Inflation, at 6.3 percent as of Sept. 9, was still above the 5 to 6 percent official target, but the Central Bank's statement highlighted muted demand, an output gap and a good harvest as exerting downward pressures.

In an updated three-year monetary policy strategy also published Friday, the regulator reiterated that lowering inflation was its central policy goal.

Instead of bending to pressure to cut rates, the bank focused on strengthening the influence of its policy rates over market borrowing costs.

Nabiullina described the steps as "important but planned" as part of a long-term shift toward formal inflation targeting.

The Central Bank said it was making its one-week auction repo rate, presently 5.5 percent, its main policy rate from Sept. 16.

Previously, the one-day repo rate, also currently at 5.5 percent, was seen as the bank's de facto key policy rate, although the rates on a range of Central Bank operations were also treated as policy rates.

Economists welcomed the development as a step toward credible inflation targeting, in which the central bank relies mainly on interest rates rather than the ruble's exchange rate to manage the economy.

"The main thing they're trying to do is to tie market rates to policy rates. So far the link is very weak," said Clemens Grafe, chief Russia economist at Goldman Sachs.

"Ultimately, it's not the policy rate that affects the economy, it's the market rate. And if the market rate is not linked to the policy rate, it's not really clear what you do when you move the policy rate."
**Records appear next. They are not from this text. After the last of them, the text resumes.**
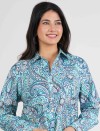 PAISLEY BREEZE HALF OPEN LONG SHIRT DRESS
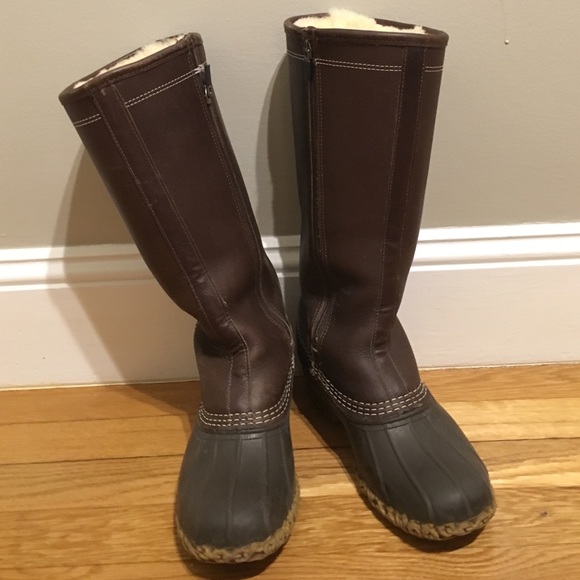 LL Bean tall shearling lined bean boots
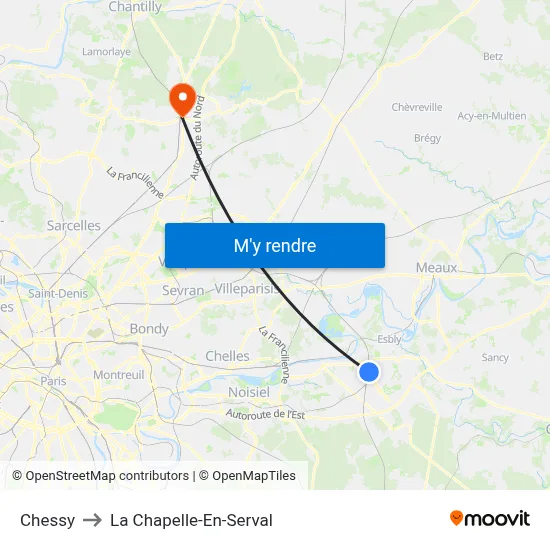 Chessy to La Chapelle-En-Serval map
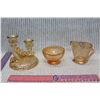 Image 1 : 3 Pieces of Amber Carnival Glass (Candlestick Holder, Cream Pitcher & Sugar Bowl)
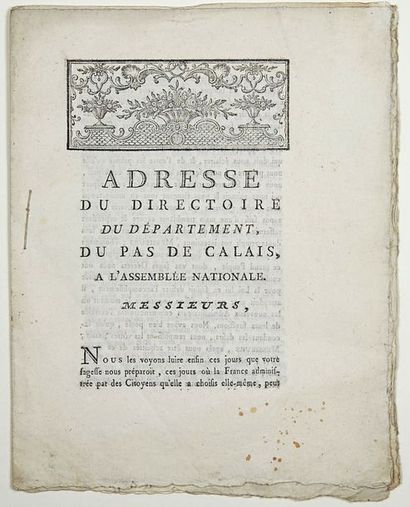 null (PAS DE CALAIS. MONARCHIE CONSTITUTIONNELLE du 3 Septembre 1791) - ADRESSE du...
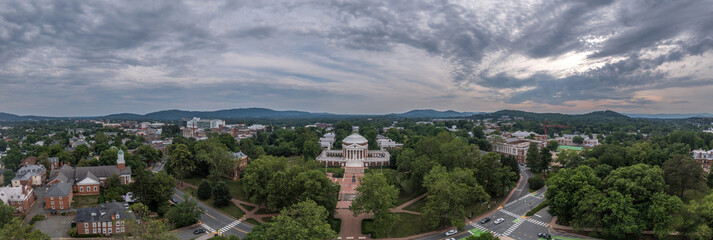 Aerial panorama view of the famous Rotunda building of the University of Virginia in Charlottesville with classic Greek arches design by President Jefferson iconic building of the campus  - obrazy, fototapety, plakaty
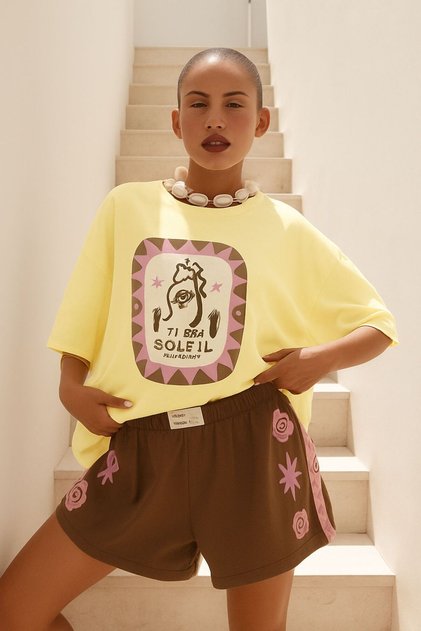Tibrail Printed T-Shirt Oversized Unisex T-Shirt 2Pv1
New auctions for three-month funds should also reinforce this push. The minimum spread over the main policy rate on the auction of floating-rate funds will be 25 basis points.

The Central Bank left other rates on hold, with the overnight deposit rate at 4.5 percent and the fixed one-day repo rate at 6.5 percent.

It cut its overnight rate for loans against non-marketable collateral, now divorced from the refinancing rate, to 6.5 percent from 8.25 percent. It raised its one-week deposit rate to 5.5 percent, in line with the one-week auction repo rate.